そんな富山県初のなでしこリーグカップの試合はアルビレックス新潟レディースとジェフユナイテッド市原・千葉レディースの対戦。

しかし当日はあいにくの雨で、しかも前日まで、そして翌日から天気が良かったという運のなさ。
しかも前線通過による急激な気温の低下で、試合前練習の時に一時的に霧が濃くなることもあるなど、
選手にも観客にも厳しいコンディションでの試合となった。


・新潟がスコアも内容も快勝

試合はいきなり動きだし、5分、右サイド佐伯のスローインから上尾野辺がグラウンダーのクロス、
ペナルティエリアのぽっかり空いたスペースに山崎が走り込みシュート、これが決まっていきなり新潟が先制。
その後も地力で勝る新潟が押し気味に試合を進めていたものの、10分を過ぎたあたりから霧が立ち込めはじめ、
15分ごろにはスタンドから手前側のタッチラインもよく見えないほどの視界不良となり18分に一旦中断。
試合再開後は新潟がゲームを支配しているもののどちらにも傾きそうにない展開が続き、そのまま1-0で前半を終えるかと思われた
44分、新潟MF佐伯が右サイドをドリブルで駆け上がり、中にカットイン、そしてペナルティエリア外から思い切って狙った
左足のシュートがバーに直撃してゴールイン。見事なミドルシュートが決まって2-0で前半を終える。

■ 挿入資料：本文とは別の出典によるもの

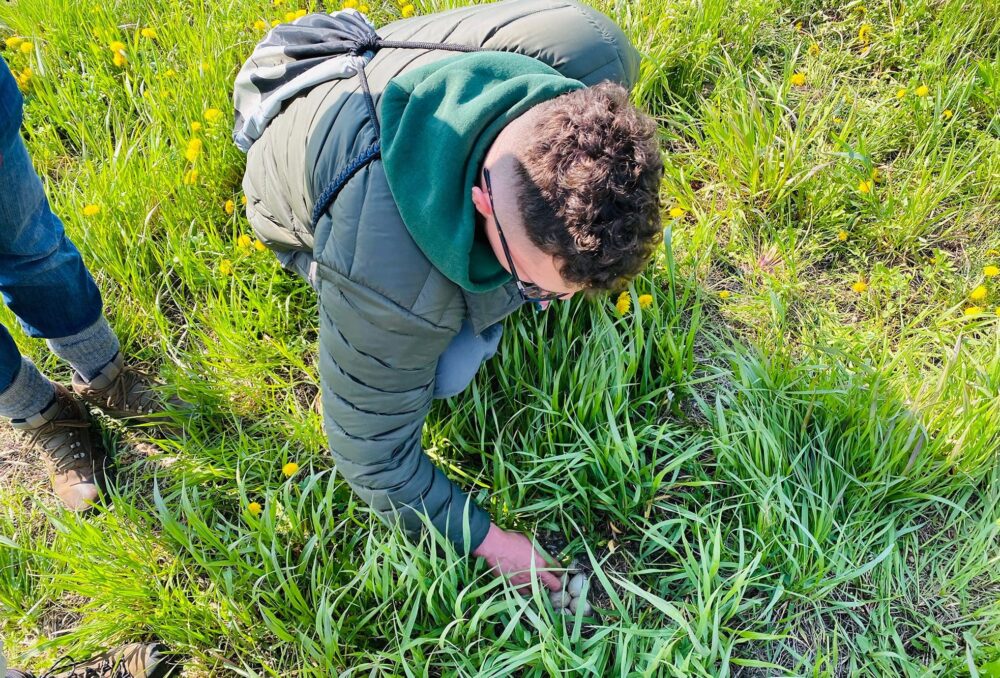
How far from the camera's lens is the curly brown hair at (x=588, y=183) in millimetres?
1146

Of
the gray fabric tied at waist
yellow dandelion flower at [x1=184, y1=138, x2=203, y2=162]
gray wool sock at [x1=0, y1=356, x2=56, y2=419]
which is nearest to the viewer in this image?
the gray fabric tied at waist

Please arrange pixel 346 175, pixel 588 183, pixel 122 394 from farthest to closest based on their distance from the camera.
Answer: pixel 122 394 → pixel 346 175 → pixel 588 183

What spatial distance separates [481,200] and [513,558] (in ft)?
3.18

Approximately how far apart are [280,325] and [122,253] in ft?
1.96

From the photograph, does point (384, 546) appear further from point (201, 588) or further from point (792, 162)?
point (792, 162)

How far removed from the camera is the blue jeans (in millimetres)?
1412

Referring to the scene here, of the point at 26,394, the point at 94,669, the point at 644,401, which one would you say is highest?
the point at 26,394

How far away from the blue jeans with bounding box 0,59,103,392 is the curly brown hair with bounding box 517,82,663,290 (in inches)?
41.9

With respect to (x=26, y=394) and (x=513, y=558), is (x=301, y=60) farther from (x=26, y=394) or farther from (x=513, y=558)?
(x=513, y=558)

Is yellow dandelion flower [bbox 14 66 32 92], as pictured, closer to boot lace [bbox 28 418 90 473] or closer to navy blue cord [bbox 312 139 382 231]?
boot lace [bbox 28 418 90 473]

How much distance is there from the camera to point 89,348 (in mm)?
1895

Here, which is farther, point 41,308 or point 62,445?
point 62,445

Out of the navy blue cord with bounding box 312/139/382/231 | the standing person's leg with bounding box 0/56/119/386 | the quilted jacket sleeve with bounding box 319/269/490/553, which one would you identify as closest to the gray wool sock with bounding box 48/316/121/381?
the standing person's leg with bounding box 0/56/119/386

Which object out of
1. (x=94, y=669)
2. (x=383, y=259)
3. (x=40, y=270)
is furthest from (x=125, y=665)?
(x=383, y=259)
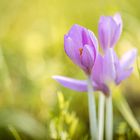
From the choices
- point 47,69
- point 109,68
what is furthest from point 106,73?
point 47,69

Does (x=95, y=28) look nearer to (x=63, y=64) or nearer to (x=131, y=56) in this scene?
(x=63, y=64)

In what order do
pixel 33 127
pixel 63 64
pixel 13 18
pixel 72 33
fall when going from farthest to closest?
pixel 13 18 < pixel 63 64 < pixel 33 127 < pixel 72 33

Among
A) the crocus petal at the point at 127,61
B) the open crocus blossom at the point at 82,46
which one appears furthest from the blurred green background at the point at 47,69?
the open crocus blossom at the point at 82,46

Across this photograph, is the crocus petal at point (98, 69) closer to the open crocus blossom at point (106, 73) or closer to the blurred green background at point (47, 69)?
the open crocus blossom at point (106, 73)

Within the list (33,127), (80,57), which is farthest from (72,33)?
(33,127)

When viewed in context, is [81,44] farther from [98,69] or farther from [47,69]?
[47,69]

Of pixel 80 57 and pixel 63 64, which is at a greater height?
pixel 80 57
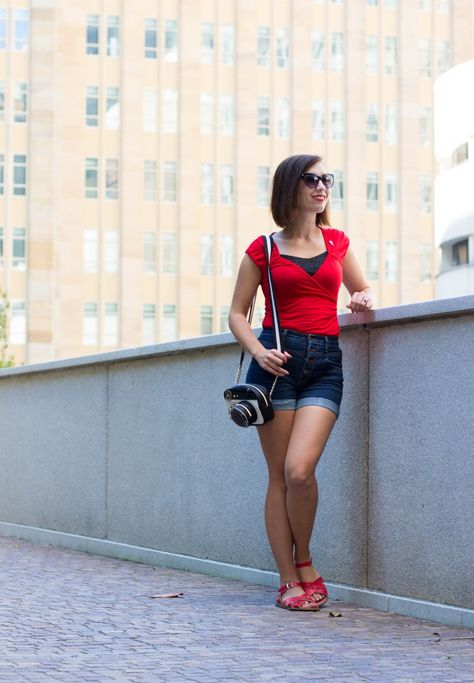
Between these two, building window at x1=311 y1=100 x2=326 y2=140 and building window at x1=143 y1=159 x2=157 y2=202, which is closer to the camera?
building window at x1=143 y1=159 x2=157 y2=202

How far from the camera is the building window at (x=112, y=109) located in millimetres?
76188

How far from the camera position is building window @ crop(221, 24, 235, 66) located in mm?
77938

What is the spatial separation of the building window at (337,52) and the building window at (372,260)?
10006 millimetres

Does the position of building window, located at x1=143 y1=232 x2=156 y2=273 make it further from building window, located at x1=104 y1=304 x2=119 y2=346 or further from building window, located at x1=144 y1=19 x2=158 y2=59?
building window, located at x1=144 y1=19 x2=158 y2=59

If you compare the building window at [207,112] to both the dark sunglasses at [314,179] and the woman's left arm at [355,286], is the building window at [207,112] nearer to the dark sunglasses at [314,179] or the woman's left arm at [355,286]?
the woman's left arm at [355,286]

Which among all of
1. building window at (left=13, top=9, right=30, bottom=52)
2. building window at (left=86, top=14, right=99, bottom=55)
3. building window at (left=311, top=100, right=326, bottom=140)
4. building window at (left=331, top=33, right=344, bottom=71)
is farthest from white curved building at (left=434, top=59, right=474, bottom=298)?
building window at (left=13, top=9, right=30, bottom=52)

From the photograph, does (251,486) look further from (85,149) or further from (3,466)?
(85,149)

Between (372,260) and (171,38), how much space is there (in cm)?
1619

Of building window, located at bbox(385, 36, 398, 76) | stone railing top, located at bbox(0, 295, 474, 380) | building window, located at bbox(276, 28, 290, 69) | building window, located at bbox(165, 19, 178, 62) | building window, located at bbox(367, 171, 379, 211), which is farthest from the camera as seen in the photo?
building window, located at bbox(385, 36, 398, 76)

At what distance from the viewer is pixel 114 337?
245 ft

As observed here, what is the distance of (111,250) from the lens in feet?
247

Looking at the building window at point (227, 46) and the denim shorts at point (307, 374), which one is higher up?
the building window at point (227, 46)

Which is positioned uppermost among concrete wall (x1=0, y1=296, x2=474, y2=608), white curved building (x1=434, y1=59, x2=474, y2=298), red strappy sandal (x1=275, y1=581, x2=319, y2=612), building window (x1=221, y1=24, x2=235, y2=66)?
building window (x1=221, y1=24, x2=235, y2=66)

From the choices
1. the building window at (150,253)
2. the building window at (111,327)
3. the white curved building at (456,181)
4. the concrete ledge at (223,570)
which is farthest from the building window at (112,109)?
the concrete ledge at (223,570)
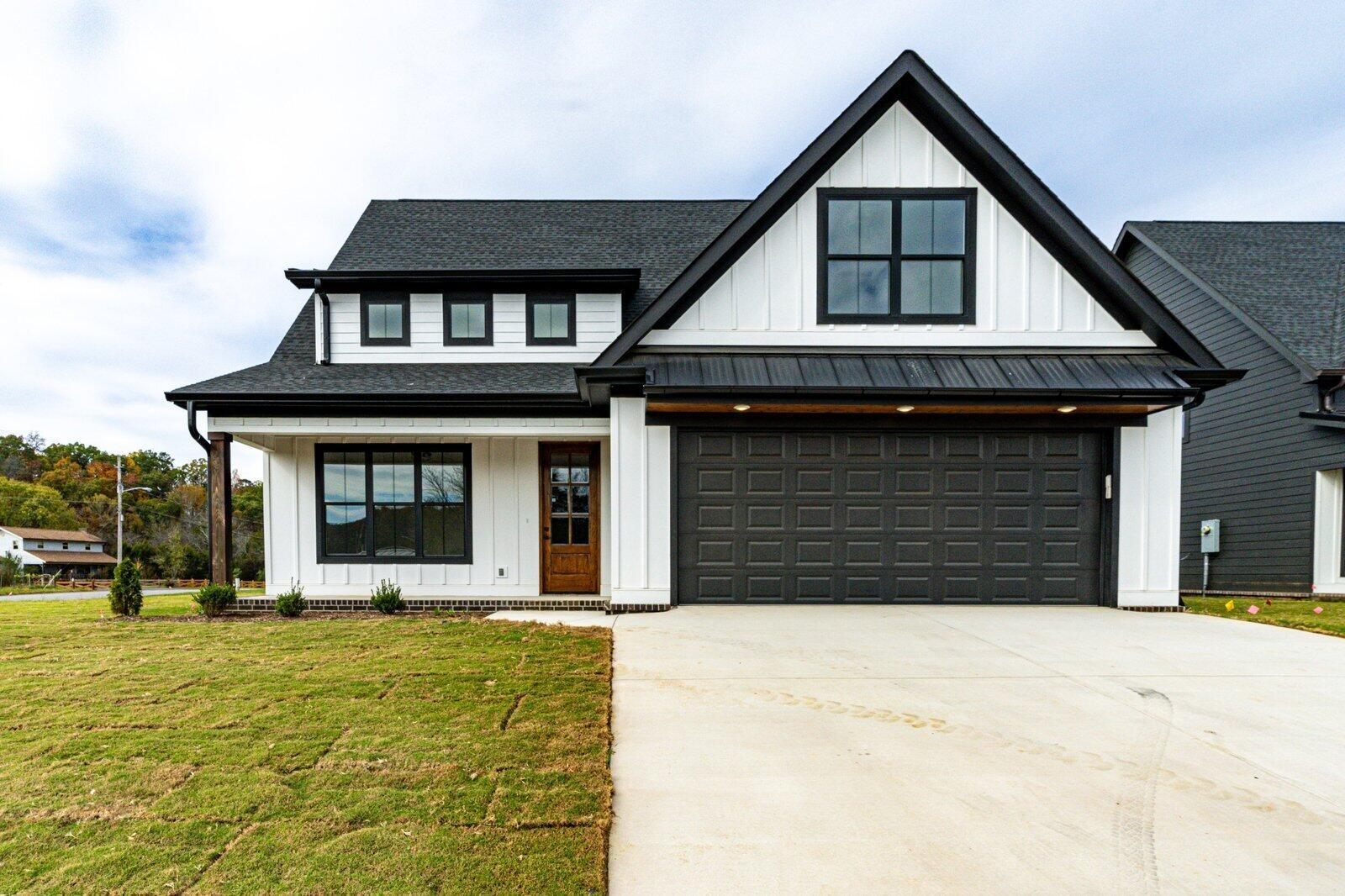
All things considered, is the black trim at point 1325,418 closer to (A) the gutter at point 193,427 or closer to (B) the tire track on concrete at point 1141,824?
(B) the tire track on concrete at point 1141,824

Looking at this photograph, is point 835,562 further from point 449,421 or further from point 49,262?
point 49,262

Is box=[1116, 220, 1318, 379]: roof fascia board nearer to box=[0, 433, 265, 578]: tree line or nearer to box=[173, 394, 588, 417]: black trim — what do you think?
box=[173, 394, 588, 417]: black trim

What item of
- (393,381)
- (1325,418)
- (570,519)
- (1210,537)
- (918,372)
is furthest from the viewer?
(1210,537)

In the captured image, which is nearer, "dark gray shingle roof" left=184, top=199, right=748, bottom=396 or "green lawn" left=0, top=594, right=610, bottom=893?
"green lawn" left=0, top=594, right=610, bottom=893

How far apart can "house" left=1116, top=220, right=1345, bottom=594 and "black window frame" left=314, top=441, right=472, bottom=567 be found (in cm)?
1433

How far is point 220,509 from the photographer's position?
27.5ft

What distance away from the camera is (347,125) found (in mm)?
15852

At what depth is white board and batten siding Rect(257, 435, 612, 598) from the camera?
9211 mm

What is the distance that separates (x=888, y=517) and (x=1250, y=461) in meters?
10.0

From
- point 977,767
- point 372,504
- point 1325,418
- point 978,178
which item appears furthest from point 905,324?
point 1325,418

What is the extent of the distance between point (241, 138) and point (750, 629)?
15.9m

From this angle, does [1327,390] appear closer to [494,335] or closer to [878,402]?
Result: [878,402]

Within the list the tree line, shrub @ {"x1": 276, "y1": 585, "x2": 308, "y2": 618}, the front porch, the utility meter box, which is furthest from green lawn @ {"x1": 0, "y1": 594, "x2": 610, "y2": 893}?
the tree line

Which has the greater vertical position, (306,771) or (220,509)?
(220,509)
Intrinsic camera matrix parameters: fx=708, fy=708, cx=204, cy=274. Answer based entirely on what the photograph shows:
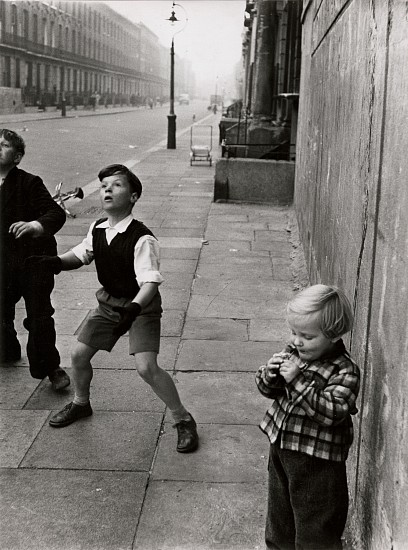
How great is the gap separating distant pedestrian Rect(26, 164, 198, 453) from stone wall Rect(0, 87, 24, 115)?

このシュート、現地で見た時は最初DFラインとGKの間にボールを落としてFWに合わせてもらおうとしたのかなと思って、
あーあ、パス大きい、FWを越えちゃったよ、GKも通り過ぎてゴールキッ・・・うおおおおお!!は、入った!!!すげえええええ!!!
っていう、パスが伸びたのがそのまま入っちゃったように見えたのですが、試合後の佐伯選手のコメントによると、狙った、とのことです。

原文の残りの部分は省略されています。